EXCERPTED TEXT:

Red Mountain Mining District, Colorado


Red Mountain, Colorado by Carol Highsmith.

Red Mountain, Colorado by Carol Highsmith.

Located between Silverton and Ouray along the “Million Dollar Highway” in southwest Colorado, is the Red Mountain Mining District, which was the site of a historic silver boom from 1882 until 1893.

Mining Towns in the District

The Silverton Railroad of the San Juan Mountains


Red Mountain Mining District, Colorado Map

Red Mountain Mining District, Colorado Map

In the beginning, only low-grade discoveries were made in the first few years of mining activity. However, valuable columns of silver ore called “pipes” were discovered in and mining quickly began. When John Robinson discovered the fabulously rich Yankee Girl Mine in 1882, the rush was on to Colorado’s newest mining district.

Newspapers spread the word on the east coast of the valuable ore coming out of the district, piquing the interest of numerous investors. After silver strikes were made at the Guston, Congress, and the National Belle mines, Eastern capitalists began sending money into the district, leading to the rapid industrialization of the area. By 1883, nearly 40 mines were sending silver ore to smelters.

EXTRACTED MATERIAL:

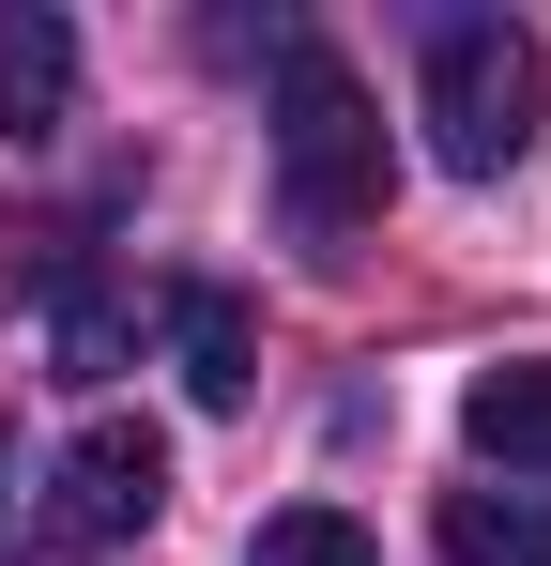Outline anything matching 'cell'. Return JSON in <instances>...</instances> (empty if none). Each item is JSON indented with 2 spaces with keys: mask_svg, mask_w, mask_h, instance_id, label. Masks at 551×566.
<instances>
[{
  "mask_svg": "<svg viewBox=\"0 0 551 566\" xmlns=\"http://www.w3.org/2000/svg\"><path fill=\"white\" fill-rule=\"evenodd\" d=\"M276 214H291L306 261H337L367 214H383V107L353 93V62L322 31L276 46Z\"/></svg>",
  "mask_w": 551,
  "mask_h": 566,
  "instance_id": "cell-1",
  "label": "cell"
},
{
  "mask_svg": "<svg viewBox=\"0 0 551 566\" xmlns=\"http://www.w3.org/2000/svg\"><path fill=\"white\" fill-rule=\"evenodd\" d=\"M537 107H551V77H537V46H521L506 15H445V31H429L414 123H429V154H445L459 185H506V169L537 154Z\"/></svg>",
  "mask_w": 551,
  "mask_h": 566,
  "instance_id": "cell-2",
  "label": "cell"
},
{
  "mask_svg": "<svg viewBox=\"0 0 551 566\" xmlns=\"http://www.w3.org/2000/svg\"><path fill=\"white\" fill-rule=\"evenodd\" d=\"M154 505H169V444L138 413H92L62 444V474H46V552H123Z\"/></svg>",
  "mask_w": 551,
  "mask_h": 566,
  "instance_id": "cell-3",
  "label": "cell"
},
{
  "mask_svg": "<svg viewBox=\"0 0 551 566\" xmlns=\"http://www.w3.org/2000/svg\"><path fill=\"white\" fill-rule=\"evenodd\" d=\"M62 123H77V31H62L46 0H15V15H0V138L46 154Z\"/></svg>",
  "mask_w": 551,
  "mask_h": 566,
  "instance_id": "cell-4",
  "label": "cell"
},
{
  "mask_svg": "<svg viewBox=\"0 0 551 566\" xmlns=\"http://www.w3.org/2000/svg\"><path fill=\"white\" fill-rule=\"evenodd\" d=\"M459 444L490 474H551V368H475L459 382Z\"/></svg>",
  "mask_w": 551,
  "mask_h": 566,
  "instance_id": "cell-5",
  "label": "cell"
},
{
  "mask_svg": "<svg viewBox=\"0 0 551 566\" xmlns=\"http://www.w3.org/2000/svg\"><path fill=\"white\" fill-rule=\"evenodd\" d=\"M169 337H184V398H199V413H246V382H261L246 306H230V291H169Z\"/></svg>",
  "mask_w": 551,
  "mask_h": 566,
  "instance_id": "cell-6",
  "label": "cell"
},
{
  "mask_svg": "<svg viewBox=\"0 0 551 566\" xmlns=\"http://www.w3.org/2000/svg\"><path fill=\"white\" fill-rule=\"evenodd\" d=\"M445 566H551V505L537 490H459L445 505Z\"/></svg>",
  "mask_w": 551,
  "mask_h": 566,
  "instance_id": "cell-7",
  "label": "cell"
},
{
  "mask_svg": "<svg viewBox=\"0 0 551 566\" xmlns=\"http://www.w3.org/2000/svg\"><path fill=\"white\" fill-rule=\"evenodd\" d=\"M246 566H383V552H367L337 505H276L261 536H246Z\"/></svg>",
  "mask_w": 551,
  "mask_h": 566,
  "instance_id": "cell-8",
  "label": "cell"
},
{
  "mask_svg": "<svg viewBox=\"0 0 551 566\" xmlns=\"http://www.w3.org/2000/svg\"><path fill=\"white\" fill-rule=\"evenodd\" d=\"M107 353H123V306H107V291H62V368H107Z\"/></svg>",
  "mask_w": 551,
  "mask_h": 566,
  "instance_id": "cell-9",
  "label": "cell"
}]
</instances>
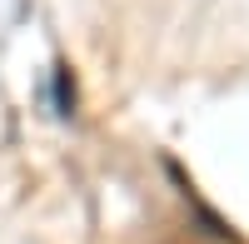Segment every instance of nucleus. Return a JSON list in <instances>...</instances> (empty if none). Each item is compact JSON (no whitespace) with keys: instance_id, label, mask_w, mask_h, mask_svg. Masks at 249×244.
<instances>
[{"instance_id":"nucleus-1","label":"nucleus","mask_w":249,"mask_h":244,"mask_svg":"<svg viewBox=\"0 0 249 244\" xmlns=\"http://www.w3.org/2000/svg\"><path fill=\"white\" fill-rule=\"evenodd\" d=\"M55 110L65 115V120L75 115V85H70V70H65V65L55 70Z\"/></svg>"}]
</instances>
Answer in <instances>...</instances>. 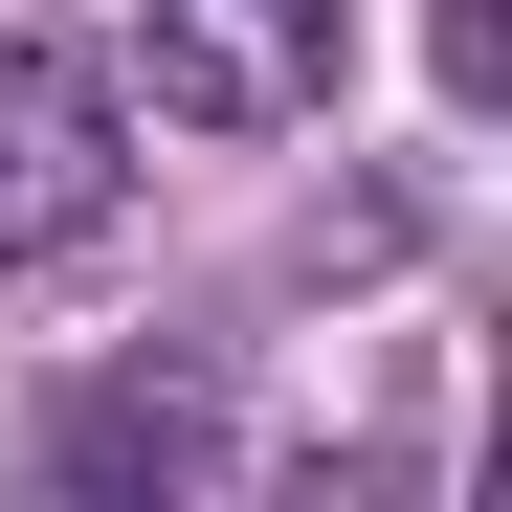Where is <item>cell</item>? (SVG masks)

PARTS OF THE EXERCISE:
a) Decide whether each statement below agrees with the Red Mountain Mining District text, giving yes or no along with the exact words of the text that settle it: (i) The district lies between Silverton and Ouray. (ii) John Robinson found the Yankee Girl Mine in 1893. (iii) By 1883, nearly 40 mines were shipping silver ore to smelters.
b) Proceed with the Red Mountain Mining District text, picking up right after its last sentence.

EXPECTED RESULTS:
a)
(i) Yes: "Located between Silverton and Ouray along the “Million Dollar Highway” in southwest Colorado, is the Red Mountain Mining District"
(ii) No: "When John Robinson discovered the fabulously rich Yankee Girl Mine in 1882"
(iii) Yes: "By 1883, nearly 40 mines were sending silver ore to smelters."

b)
The nearby towns of Silverton and Ouray fought to become known as the entry point into the district, with each touting that it was the only way into the area and warning of the dangers faced by those who came from the other direction. The two towns were almost an equal distance from the new discoveries and better transportation was badly needed to bring the rich ore out to market.

Ouray Toll Road, by Detroit Photographic Co., 1900

Ouray Toll Road, by Detroit Photographic Co., 1900

In 1880, a road began to built from Ouray across the steep “impassable” cliffs to Red Mountain Pass by the Ouray and San Juan Wagon Road Company. Though progress was made in the first two years, the company was running out of money by 1882. After several attempts to reorganize, and refinance, Otto Mears offered to purchase a 54% interest in the toll road company. After putting a larger and more experienced construction crew to work, Mears completed the road in 1883. This road would eventually become known as the famous Million Dollar Highway.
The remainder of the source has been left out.